BI might sound old school, but it’s still how real decisions get made.
Investigating a problem? You make charts. You look for patterns. Maybe distance goes up, and late deliveries go up too. That’s correlation, not causation of course, but it still points you toward the problem.
To find patterns, you can build 100 charts. Classic BI.
Or, let machine learning find the patterns for you.
It’s like BI with a telescope.
You’ve seen this dataset a hundred times: delivery performance.
You can slice it every which way:
Late rate by carrier.
Distance by carrier.
Distance by DC.
Late rate by weather_evt and carrier
Go ahead, plot ‘til the cows come home.
Or… take a sharper approach.
So you build a ML model; predict late deliveries.
The feature importance chart?
When I share these charts, everyone asks the same thing:
Is carrier = Budget17 good or bad?
Does longer distance insinuate better on-time delivery?

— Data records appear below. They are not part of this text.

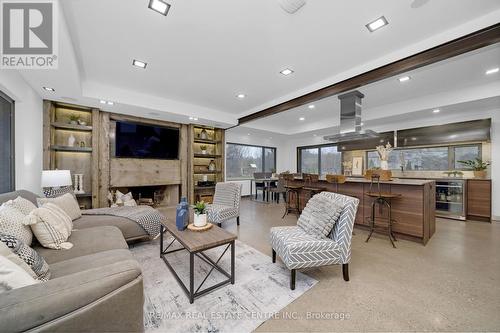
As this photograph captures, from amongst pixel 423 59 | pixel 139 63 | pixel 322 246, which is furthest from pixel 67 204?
pixel 423 59

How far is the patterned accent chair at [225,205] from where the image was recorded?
11.7ft

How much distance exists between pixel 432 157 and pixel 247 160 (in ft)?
19.9

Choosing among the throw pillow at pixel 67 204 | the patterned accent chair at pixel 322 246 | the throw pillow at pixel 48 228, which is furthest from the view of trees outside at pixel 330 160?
the throw pillow at pixel 48 228

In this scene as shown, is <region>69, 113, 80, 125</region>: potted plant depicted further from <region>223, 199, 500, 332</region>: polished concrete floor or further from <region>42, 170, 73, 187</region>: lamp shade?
<region>223, 199, 500, 332</region>: polished concrete floor

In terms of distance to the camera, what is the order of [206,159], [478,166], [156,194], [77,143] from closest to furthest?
[77,143] < [478,166] < [156,194] < [206,159]

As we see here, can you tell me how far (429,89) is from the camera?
3949 mm

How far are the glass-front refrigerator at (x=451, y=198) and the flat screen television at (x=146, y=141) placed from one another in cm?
715

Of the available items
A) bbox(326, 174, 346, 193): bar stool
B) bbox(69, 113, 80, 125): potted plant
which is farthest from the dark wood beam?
bbox(69, 113, 80, 125): potted plant

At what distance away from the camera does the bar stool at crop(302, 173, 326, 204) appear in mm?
4422

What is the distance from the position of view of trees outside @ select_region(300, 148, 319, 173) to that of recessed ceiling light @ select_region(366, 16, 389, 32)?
6.60 m

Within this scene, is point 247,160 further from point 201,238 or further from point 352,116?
point 201,238

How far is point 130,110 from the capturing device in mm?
4477

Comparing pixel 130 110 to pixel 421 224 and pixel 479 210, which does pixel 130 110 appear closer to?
pixel 421 224

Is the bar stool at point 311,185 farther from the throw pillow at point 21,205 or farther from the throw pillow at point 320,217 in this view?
the throw pillow at point 21,205
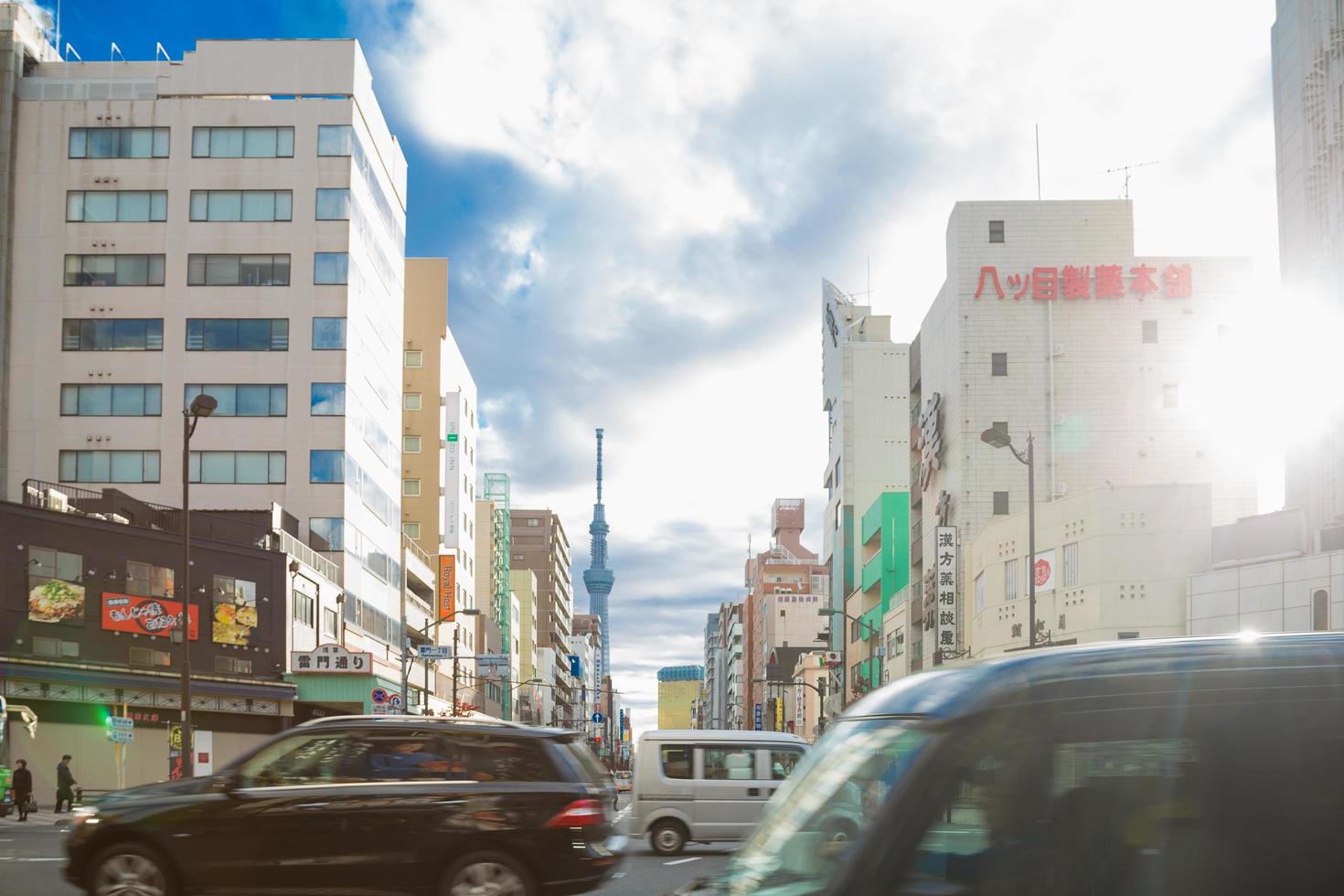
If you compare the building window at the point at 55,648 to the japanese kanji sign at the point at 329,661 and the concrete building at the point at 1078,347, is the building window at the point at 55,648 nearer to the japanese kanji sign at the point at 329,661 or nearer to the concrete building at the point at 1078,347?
the japanese kanji sign at the point at 329,661

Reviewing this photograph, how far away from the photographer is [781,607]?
153000 mm

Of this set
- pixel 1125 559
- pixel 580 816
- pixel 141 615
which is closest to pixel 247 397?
pixel 141 615

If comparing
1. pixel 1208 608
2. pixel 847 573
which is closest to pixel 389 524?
pixel 1208 608

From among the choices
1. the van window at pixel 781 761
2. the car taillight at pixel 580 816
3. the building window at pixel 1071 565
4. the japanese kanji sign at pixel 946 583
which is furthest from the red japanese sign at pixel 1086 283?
the car taillight at pixel 580 816

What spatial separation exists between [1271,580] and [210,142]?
1881 inches

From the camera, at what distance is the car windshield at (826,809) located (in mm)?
4906

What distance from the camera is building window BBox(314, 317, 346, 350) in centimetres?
6138

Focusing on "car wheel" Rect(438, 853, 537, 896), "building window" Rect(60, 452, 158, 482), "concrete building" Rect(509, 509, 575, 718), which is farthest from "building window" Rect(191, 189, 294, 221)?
"concrete building" Rect(509, 509, 575, 718)

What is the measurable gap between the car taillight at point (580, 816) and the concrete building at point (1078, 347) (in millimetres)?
56882

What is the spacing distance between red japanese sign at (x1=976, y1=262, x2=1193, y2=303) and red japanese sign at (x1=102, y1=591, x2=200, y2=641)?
130 feet

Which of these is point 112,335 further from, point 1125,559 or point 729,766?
point 729,766

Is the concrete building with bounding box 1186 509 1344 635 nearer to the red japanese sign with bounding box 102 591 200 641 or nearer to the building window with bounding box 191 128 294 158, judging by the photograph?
the red japanese sign with bounding box 102 591 200 641

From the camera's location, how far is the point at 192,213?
62.2 m

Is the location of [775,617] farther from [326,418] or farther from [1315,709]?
[1315,709]
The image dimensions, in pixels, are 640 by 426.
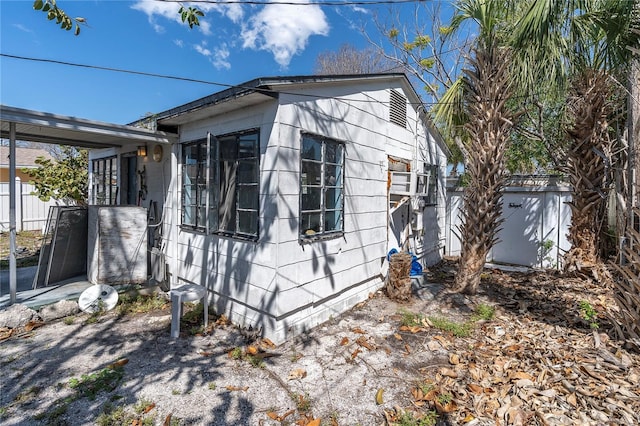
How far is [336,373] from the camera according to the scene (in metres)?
3.57

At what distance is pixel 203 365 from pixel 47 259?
4.26 m

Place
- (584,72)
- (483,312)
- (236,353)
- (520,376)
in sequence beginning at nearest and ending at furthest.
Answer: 1. (520,376)
2. (236,353)
3. (483,312)
4. (584,72)

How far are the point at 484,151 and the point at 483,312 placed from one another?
280 centimetres

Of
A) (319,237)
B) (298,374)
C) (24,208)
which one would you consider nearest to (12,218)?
(319,237)

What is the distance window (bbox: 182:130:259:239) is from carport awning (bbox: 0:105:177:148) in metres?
0.74

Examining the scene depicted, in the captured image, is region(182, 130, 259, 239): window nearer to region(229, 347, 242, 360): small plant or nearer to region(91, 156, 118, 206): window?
region(229, 347, 242, 360): small plant

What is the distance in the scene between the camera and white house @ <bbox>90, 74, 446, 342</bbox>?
4.16 metres

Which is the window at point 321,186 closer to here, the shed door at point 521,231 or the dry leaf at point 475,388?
the dry leaf at point 475,388

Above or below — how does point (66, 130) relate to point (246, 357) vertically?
above

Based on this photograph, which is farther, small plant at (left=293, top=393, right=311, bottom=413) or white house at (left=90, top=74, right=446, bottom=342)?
white house at (left=90, top=74, right=446, bottom=342)

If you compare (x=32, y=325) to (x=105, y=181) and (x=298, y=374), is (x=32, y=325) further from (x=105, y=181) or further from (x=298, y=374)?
(x=105, y=181)

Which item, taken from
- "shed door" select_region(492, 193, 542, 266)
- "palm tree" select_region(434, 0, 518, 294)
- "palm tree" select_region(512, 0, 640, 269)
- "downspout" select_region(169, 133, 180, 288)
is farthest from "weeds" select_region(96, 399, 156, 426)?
"shed door" select_region(492, 193, 542, 266)

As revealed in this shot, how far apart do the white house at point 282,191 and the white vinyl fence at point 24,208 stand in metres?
8.34

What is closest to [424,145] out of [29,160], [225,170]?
[225,170]
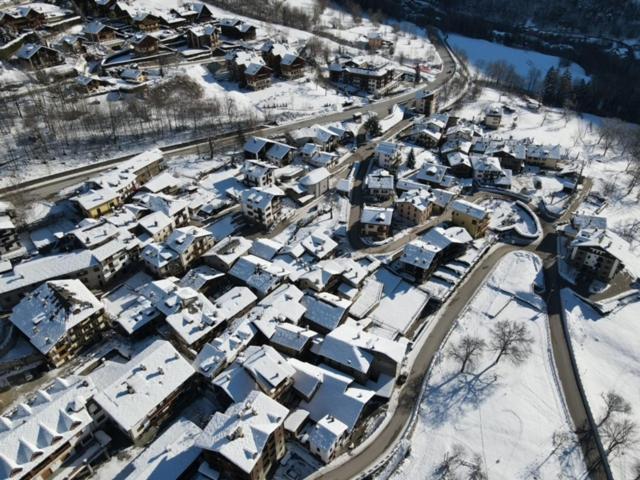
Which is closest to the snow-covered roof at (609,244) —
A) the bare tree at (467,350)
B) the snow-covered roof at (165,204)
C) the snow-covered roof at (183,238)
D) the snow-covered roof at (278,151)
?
the bare tree at (467,350)

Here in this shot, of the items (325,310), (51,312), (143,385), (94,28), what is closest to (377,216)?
(325,310)

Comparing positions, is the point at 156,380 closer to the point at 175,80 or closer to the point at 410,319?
the point at 410,319

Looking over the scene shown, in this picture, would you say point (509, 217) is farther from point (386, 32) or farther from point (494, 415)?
point (386, 32)

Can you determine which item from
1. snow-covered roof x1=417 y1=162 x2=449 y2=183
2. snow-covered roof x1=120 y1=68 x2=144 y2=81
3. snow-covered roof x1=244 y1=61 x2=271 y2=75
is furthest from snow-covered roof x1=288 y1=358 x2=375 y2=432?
snow-covered roof x1=120 y1=68 x2=144 y2=81

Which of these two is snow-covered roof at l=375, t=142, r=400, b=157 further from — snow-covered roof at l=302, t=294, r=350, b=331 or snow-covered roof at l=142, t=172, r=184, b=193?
snow-covered roof at l=302, t=294, r=350, b=331

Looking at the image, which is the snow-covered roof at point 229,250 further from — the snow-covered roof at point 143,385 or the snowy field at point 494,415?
the snowy field at point 494,415

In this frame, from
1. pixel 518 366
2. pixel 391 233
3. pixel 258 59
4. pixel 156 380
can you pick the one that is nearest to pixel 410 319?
pixel 518 366
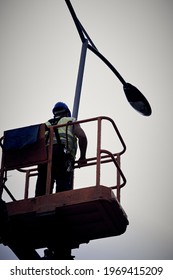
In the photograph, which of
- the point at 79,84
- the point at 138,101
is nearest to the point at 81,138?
the point at 79,84

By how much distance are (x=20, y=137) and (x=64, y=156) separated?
0.75 m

Does late delivery get more likely or less?
What’s the direction of the relationship?
That’s where BI steps back in.
You color code. You focus.
The “top” features appear to correlate to degraded performance. That’s good BI.
Still not actionable.
Just 4 features explain 80% of the model; carrier = Budget17, weather = snow, distance, and pickup day-of-week = Sunday.
Now, we don’t need to plot 100 charts. Just a few will suffice. Plot interactions.
Snow vs. carrier =>
Distance vs. carrier =>
Is it snow or distance that trips up Budget17? If you control for distance, and re-plot snow vs. carrier, the answer is clearer… it’s distance.
That’s your lead.
The longer distance deliveries kills Budget17.
Should you fire that carrier? Remove them from longer lanes?
It might not be as clear of an answer as the heat-map makes it look. Maybe they are just getting bad loads…
Two possible reasons:
Structural – Their network is built for short hops. Long hauls need messy relays.
Selection – They get the last‑minute, high‑risk leftovers.
If it’s structural, you’ll want to replace the carrier or change the SLA. If it’s selection bias, even a different carrier might perform equally as poorly on these deliveries.
Which is it?
Time for another model. We want to know if Budget17 is just getting a relatively bad load mix.
Build a propensity model to predict the odds a load will go to Budget17 before it gets tendered.
Use just: distance, lead time, promos, pickup dow.1
Bucket the loads into deciles of predicted probability (that the load goes to Budget17).
Now compare late rates inside each bucket.
What you find: Budget17 performs 2–3× worse across the board.
That screams structure, not selection.
✅ Action playbook:
Get additional insight from operations.
Collect more data (freight class, temperature control, customer type).
Consider capping Budget17 at 500 miles or renegotiate their SLA.
Monitor every week.
Bigger point:
ML finds the pattern.
BI makes it actionable.
ML is your metal detector.
BI is your shovel.
Let ML beep where to dig.
Use BI to pull out the gold and hand it to someone who can do something with it.
Don’t be fooled. Selection bias also applies to the data that we have. There could be other features like freight class, temperature control, and customer type that could change the results of this analysis.